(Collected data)
+---+

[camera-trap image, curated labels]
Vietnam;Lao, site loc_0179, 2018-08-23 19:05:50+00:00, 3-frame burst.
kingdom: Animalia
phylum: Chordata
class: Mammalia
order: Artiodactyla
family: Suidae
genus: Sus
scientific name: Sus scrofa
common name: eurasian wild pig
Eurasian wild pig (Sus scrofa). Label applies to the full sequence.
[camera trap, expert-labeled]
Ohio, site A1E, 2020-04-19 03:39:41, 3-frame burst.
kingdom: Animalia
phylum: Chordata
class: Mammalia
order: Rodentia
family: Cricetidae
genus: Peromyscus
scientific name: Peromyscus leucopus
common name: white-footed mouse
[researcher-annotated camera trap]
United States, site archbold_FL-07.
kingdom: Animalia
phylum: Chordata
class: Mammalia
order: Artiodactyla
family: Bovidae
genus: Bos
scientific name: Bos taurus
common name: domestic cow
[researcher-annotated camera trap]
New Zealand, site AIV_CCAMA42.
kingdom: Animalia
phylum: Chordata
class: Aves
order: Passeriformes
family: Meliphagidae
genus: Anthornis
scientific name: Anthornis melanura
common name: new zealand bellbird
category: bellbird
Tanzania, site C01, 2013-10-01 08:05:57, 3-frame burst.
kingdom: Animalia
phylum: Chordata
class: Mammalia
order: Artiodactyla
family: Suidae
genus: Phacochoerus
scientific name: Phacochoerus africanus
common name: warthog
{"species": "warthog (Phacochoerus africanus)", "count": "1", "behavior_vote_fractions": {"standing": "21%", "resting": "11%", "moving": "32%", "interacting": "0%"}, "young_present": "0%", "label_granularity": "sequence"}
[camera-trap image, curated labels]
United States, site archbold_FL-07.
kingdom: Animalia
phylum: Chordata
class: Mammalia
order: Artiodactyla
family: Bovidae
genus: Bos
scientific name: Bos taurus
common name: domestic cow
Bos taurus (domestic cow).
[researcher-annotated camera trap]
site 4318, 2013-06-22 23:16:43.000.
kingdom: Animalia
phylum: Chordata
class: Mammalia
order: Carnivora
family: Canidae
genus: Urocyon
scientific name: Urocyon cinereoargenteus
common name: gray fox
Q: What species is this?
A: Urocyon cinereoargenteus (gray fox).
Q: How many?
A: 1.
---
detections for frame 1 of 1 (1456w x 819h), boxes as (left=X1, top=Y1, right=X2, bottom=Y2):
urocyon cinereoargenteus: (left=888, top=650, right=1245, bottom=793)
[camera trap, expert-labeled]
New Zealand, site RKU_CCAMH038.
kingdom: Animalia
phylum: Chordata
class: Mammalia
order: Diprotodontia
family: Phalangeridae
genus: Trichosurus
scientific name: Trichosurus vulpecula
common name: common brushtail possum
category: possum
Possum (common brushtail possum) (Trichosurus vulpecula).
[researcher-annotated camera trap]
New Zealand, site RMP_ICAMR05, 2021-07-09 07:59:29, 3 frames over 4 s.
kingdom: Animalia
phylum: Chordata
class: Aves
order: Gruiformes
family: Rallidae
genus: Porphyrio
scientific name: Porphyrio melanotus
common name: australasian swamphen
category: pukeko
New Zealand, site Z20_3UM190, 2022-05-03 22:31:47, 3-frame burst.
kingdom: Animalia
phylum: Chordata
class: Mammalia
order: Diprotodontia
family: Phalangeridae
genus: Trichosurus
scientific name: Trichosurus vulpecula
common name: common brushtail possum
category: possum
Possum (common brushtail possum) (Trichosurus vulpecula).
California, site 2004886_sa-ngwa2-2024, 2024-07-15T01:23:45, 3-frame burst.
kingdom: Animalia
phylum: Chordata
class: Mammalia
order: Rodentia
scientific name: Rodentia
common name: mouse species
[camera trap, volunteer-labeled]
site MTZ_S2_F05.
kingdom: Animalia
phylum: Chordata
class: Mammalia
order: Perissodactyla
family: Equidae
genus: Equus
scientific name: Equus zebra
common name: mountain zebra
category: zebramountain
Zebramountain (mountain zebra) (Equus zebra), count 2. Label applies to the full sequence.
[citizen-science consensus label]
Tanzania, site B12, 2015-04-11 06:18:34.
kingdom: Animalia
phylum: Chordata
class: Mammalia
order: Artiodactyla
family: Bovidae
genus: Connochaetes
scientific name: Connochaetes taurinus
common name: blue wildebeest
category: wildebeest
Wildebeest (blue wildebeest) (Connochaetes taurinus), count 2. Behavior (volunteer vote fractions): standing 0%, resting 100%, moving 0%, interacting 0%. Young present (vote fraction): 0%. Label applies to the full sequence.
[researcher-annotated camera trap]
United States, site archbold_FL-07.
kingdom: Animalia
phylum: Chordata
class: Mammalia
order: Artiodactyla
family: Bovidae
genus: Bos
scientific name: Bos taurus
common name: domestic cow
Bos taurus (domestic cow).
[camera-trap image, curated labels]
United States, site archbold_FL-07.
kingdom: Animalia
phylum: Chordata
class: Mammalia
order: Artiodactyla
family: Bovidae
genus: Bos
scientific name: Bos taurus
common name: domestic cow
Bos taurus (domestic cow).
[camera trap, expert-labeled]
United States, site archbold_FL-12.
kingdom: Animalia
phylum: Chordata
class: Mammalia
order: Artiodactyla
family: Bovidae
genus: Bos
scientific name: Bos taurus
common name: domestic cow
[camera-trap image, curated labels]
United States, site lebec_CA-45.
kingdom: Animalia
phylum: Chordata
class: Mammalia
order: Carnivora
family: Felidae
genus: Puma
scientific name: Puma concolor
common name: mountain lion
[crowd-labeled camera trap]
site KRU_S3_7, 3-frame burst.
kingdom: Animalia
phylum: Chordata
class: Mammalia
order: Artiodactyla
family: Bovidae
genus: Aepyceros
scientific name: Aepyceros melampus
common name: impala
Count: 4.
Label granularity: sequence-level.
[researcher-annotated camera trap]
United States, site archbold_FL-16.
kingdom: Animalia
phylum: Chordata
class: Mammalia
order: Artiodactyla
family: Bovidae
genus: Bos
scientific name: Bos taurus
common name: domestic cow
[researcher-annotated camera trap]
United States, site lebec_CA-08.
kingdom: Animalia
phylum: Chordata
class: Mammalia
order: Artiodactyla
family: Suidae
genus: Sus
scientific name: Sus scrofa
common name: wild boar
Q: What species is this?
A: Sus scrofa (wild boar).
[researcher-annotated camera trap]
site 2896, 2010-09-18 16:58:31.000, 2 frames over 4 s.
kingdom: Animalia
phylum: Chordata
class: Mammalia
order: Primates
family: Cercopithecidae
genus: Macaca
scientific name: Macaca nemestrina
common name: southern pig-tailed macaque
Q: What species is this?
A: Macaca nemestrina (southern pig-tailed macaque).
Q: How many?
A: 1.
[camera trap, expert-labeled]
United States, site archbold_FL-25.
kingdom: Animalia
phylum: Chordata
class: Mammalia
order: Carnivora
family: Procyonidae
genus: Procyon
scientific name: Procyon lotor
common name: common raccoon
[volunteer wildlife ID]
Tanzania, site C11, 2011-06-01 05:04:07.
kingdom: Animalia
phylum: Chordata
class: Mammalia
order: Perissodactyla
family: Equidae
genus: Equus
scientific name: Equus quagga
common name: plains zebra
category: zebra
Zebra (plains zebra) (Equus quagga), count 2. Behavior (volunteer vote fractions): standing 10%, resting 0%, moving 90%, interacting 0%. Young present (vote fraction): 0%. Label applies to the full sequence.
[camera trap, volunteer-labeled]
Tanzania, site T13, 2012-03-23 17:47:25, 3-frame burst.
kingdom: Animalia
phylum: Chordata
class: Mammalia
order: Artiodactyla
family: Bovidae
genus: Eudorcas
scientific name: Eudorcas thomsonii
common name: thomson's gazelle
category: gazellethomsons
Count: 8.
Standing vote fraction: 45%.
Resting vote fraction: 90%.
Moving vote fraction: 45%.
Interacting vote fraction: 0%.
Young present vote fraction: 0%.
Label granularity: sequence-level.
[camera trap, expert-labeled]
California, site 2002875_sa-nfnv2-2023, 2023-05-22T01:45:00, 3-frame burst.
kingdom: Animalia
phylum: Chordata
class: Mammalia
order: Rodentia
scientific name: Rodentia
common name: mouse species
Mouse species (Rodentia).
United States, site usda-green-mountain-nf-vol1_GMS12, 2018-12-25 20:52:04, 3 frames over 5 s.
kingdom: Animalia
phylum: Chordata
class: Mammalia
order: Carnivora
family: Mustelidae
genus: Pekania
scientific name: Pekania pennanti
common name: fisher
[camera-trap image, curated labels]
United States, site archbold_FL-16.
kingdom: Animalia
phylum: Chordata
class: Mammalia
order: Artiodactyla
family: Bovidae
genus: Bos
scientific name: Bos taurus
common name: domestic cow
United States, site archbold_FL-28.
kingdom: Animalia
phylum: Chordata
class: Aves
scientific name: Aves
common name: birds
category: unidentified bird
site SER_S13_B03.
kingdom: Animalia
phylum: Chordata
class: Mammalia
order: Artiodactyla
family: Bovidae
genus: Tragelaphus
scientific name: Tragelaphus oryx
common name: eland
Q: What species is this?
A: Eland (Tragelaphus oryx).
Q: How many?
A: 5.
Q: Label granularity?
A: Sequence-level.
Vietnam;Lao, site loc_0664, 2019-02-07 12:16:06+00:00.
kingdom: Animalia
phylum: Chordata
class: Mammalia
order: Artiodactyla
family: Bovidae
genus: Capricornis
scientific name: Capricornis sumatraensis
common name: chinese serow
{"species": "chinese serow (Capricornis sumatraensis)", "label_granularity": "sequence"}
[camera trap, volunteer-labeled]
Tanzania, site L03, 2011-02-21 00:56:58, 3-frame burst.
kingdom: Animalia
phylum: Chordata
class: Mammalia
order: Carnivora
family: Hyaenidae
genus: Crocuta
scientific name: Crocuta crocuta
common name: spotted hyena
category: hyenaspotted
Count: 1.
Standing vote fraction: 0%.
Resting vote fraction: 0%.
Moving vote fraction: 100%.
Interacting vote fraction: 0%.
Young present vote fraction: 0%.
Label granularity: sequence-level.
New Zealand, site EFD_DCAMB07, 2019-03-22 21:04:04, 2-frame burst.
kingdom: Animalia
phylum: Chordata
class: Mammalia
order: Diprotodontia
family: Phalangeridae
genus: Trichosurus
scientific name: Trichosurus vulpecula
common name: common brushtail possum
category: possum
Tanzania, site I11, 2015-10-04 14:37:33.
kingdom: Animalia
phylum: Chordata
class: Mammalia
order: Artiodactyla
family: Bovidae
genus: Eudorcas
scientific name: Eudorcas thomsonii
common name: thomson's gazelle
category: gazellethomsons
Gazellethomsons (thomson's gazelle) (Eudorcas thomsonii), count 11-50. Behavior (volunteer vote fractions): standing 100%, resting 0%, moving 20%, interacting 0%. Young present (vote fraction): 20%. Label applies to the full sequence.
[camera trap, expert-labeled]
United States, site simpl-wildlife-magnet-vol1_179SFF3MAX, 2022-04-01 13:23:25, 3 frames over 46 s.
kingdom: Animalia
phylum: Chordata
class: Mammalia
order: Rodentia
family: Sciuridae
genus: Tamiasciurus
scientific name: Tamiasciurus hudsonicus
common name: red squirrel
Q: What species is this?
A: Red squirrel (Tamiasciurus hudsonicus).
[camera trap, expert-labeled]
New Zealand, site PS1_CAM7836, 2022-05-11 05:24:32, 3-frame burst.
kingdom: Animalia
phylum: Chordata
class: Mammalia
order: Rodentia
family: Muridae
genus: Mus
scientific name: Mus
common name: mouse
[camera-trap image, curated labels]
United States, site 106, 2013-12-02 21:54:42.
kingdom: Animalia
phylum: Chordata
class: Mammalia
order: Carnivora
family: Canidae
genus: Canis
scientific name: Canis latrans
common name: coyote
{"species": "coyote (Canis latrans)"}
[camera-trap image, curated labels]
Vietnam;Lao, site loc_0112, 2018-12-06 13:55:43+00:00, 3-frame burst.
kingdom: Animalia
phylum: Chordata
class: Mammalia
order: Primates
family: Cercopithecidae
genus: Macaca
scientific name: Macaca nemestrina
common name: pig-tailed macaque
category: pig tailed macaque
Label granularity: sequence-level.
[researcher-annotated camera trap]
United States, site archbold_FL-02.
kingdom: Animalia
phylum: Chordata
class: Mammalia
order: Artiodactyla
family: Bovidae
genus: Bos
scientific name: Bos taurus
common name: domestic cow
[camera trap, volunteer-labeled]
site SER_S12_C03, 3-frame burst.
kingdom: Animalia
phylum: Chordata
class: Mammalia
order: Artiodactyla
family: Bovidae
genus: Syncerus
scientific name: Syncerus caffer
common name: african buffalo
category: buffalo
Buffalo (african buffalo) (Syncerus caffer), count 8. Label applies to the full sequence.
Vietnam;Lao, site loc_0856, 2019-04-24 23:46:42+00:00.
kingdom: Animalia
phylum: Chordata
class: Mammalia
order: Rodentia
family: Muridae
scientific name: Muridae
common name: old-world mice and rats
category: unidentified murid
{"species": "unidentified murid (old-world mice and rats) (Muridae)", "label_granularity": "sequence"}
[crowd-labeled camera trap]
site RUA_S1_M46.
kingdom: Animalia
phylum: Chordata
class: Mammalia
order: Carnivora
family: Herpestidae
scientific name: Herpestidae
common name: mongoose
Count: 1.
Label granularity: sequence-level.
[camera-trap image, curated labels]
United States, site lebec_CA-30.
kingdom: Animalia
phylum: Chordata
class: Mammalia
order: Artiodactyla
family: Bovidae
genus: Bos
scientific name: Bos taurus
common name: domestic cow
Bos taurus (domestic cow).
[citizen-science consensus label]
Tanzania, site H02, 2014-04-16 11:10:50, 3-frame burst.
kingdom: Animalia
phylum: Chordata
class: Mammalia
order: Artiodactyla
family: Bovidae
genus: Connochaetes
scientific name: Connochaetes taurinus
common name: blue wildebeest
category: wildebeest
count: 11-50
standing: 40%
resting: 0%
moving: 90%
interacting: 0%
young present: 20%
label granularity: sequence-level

+---+

> _Problem to solve_: Set down, unchanged, the line that contains "resting: 0%" together with every later line in the records, through the last one.

> _Task response_:
resting: 0%
moving: 90%
interacting: 0%
young present: 20%
label granularity: sequence-level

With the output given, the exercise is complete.